To do ▸
Copy the Companies Bill report from "NEW DELHI: The" to "was carried out.", substituting "financial year" for "fiscal".

Page excerpt below:

NEW DELHI: The Companies Bill 2011, introduced in Parliament, has strict expenditure and disclosure guidelines for CSR activities of companies though it falls short of punishing non-compliance.
The Bill makes disclosure of CSR spend mandatory for companies with a net worth of Rs 500 crore or more, or turnover of Rs 1,000 crore or more, or a net profit of Rs 5 crore or more during any fiscal. It asks these companies to earmark two per cent of their three years’ average profit for CSR and disclose the manner in which it was carried out.
Mandatory disclosure but no penalty
Companies that fail to spend this much will not be penalised in any way, though they will have to provide sufficient reasons for non-compliance.
Reactions to the CSR guidelines were positive. “Its two cheers for the government on CSR,” said Manoj Kumar, managing partner of corporate law firm Hammurabi& Soloman. “While making a budget for CSR is mandatory, the two per cent norm is not mandatory for corporates. CSR by corporates can only be achieved through making incentives to corporates more attractive.”

End of Page excerpt.
Record set below:

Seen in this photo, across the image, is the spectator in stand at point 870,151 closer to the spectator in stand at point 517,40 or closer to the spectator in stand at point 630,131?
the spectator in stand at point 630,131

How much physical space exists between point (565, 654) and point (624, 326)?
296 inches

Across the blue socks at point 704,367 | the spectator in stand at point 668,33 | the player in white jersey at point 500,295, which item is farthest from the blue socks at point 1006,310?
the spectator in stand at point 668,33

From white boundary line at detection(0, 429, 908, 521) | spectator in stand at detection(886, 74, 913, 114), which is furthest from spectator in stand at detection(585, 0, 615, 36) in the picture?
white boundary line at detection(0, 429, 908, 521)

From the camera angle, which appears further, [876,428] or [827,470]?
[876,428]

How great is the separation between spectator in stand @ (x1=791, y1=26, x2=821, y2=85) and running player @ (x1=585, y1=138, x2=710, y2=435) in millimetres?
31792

End of Record set.

Finished exercise ▸
NEW DELHI: The Companies Bill 2011, introduced in Parliament, has strict expenditure and disclosure guidelines for CSR activities of companies though it falls short of punishing non-compliance.
The Bill makes disclosure of CSR spend mandatory for companies with a net worth of Rs 500 crore or more, or turnover of Rs 1,000 crore or more, or a net profit of Rs 5 crore or more during any financial year. It asks these companies to earmark two per cent of their three years’ average profit for CSR and disclose the manner in which it was carried out.